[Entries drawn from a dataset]
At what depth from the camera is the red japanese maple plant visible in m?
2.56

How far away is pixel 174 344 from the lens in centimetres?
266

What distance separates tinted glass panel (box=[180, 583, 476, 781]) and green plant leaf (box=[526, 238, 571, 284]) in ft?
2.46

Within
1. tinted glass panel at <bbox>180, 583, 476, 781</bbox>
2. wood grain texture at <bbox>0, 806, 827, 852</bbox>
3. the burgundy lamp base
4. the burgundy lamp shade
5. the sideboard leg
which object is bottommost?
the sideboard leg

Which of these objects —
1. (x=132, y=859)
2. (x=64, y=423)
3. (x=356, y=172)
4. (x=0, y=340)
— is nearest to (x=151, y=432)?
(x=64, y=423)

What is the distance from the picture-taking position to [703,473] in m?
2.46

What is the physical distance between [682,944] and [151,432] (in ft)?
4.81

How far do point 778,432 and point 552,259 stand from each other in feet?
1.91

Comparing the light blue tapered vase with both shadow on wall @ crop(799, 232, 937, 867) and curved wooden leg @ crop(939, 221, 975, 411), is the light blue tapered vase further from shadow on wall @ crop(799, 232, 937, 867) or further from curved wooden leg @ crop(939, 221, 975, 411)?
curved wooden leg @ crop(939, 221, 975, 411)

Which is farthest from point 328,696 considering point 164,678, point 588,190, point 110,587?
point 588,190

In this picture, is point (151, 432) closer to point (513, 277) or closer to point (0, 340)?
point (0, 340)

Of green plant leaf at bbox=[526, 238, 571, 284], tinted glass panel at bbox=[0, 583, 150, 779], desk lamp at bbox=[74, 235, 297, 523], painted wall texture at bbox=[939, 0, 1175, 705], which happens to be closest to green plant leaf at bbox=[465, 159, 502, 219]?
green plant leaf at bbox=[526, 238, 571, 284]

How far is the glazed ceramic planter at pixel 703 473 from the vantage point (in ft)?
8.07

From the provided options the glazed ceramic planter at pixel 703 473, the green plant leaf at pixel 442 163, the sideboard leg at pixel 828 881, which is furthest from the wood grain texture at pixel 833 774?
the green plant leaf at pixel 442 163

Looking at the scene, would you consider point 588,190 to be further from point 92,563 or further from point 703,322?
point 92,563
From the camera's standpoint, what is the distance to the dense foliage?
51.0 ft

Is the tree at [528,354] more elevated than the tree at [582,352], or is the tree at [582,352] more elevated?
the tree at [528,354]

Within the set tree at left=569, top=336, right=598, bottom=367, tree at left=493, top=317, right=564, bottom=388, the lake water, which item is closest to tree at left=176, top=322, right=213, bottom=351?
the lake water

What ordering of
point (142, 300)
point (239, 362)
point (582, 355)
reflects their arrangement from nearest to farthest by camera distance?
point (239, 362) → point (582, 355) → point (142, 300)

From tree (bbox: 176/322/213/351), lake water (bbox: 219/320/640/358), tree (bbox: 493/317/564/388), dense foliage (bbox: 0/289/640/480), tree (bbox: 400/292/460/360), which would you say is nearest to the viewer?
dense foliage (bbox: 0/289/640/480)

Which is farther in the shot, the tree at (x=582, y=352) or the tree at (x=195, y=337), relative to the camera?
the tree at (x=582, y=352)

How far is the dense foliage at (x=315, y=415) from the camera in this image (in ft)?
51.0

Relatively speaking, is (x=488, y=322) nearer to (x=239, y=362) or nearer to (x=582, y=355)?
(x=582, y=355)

### WHAT YOU ARE ASKED TO DO
Recast every line of the entries above as one numbered list, dropping the blank lines.

### EXERCISE SOLUTION
1. At what depth from the camera is the red japanese maple plant visible in m?
2. 2.56
3. How far away is pixel 174 344 from the lens in centimetres?
4. 266
5. What distance separates tinted glass panel (box=[180, 583, 476, 781]) and green plant leaf (box=[526, 238, 571, 284]) in ft?
6. 2.46
7. Within
8. 1. tinted glass panel at <bbox>180, 583, 476, 781</bbox>
9. 2. wood grain texture at <bbox>0, 806, 827, 852</bbox>
10. 3. the burgundy lamp base
11. 4. the burgundy lamp shade
12. 5. the sideboard leg
13. which object is bottommost?
14. the sideboard leg
15. Which of these objects —
16. 1. (x=132, y=859)
17. 2. (x=64, y=423)
18. 3. (x=356, y=172)
19. 4. (x=0, y=340)
20. — is nearest to (x=151, y=432)?
21. (x=64, y=423)
22. What is the distance from the picture-taking position to [703,473] in m?
23. 2.46
24. What is the physical distance between [682,944] and [151,432] (in ft)?
25. 4.81
26. How far do point 778,432 and point 552,259 stand from each other in feet?
27. 1.91
28. Comparing the light blue tapered vase with both shadow on wall @ crop(799, 232, 937, 867) and curved wooden leg @ crop(939, 221, 975, 411), is the light blue tapered vase further from shadow on wall @ crop(799, 232, 937, 867) or further from curved wooden leg @ crop(939, 221, 975, 411)?
29. curved wooden leg @ crop(939, 221, 975, 411)
30. Which is farthest from point 328,696 considering point 164,678, point 588,190, point 110,587?
31. point 588,190
32. In this picture, is point (151, 432) closer to point (513, 277) or closer to point (0, 340)?
33. point (0, 340)
34. Of green plant leaf at bbox=[526, 238, 571, 284], tinted glass panel at bbox=[0, 583, 150, 779], desk lamp at bbox=[74, 235, 297, 523], painted wall texture at bbox=[939, 0, 1175, 705], which happens to be closest to green plant leaf at bbox=[465, 159, 502, 219]?
35. green plant leaf at bbox=[526, 238, 571, 284]
36. How far is the glazed ceramic planter at pixel 703 473 from the vantage point (in ft)?
37. 8.07
38. From the provided options the glazed ceramic planter at pixel 703 473, the green plant leaf at pixel 442 163, the sideboard leg at pixel 828 881, which is furthest from the wood grain texture at pixel 833 774?
39. the green plant leaf at pixel 442 163
40. Looking at the scene, would you consider point 588,190 to be further from point 92,563 or further from point 703,322?
41. point 92,563
42. From the camera's standpoint, what is the distance to the dense foliage?
43. 51.0 ft
44. Is the tree at [528,354] more elevated than the tree at [582,352], or is the tree at [582,352] more elevated?
45. the tree at [528,354]
46. Within the set tree at left=569, top=336, right=598, bottom=367, tree at left=493, top=317, right=564, bottom=388, the lake water, which item is closest to tree at left=176, top=322, right=213, bottom=351?
47. the lake water
48. What ordering of
49. point (142, 300)
50. point (239, 362)
51. point (582, 355)
52. reflects their arrangement from nearest to farthest by camera distance?
53. point (239, 362) → point (582, 355) → point (142, 300)
54. From tree (bbox: 176/322/213/351), lake water (bbox: 219/320/640/358), tree (bbox: 493/317/564/388), dense foliage (bbox: 0/289/640/480), tree (bbox: 400/292/460/360), which would you say is nearest to the viewer?
55. dense foliage (bbox: 0/289/640/480)
56. Which is farther in the shot, the tree at (x=582, y=352) or the tree at (x=195, y=337), relative to the camera?
57. the tree at (x=582, y=352)
58. How far is the dense foliage at (x=315, y=415) from the camera in this image (in ft)?
59. 51.0
60. Relatively speaking, is (x=488, y=322) nearer to (x=239, y=362) or nearer to (x=582, y=355)?
61. (x=582, y=355)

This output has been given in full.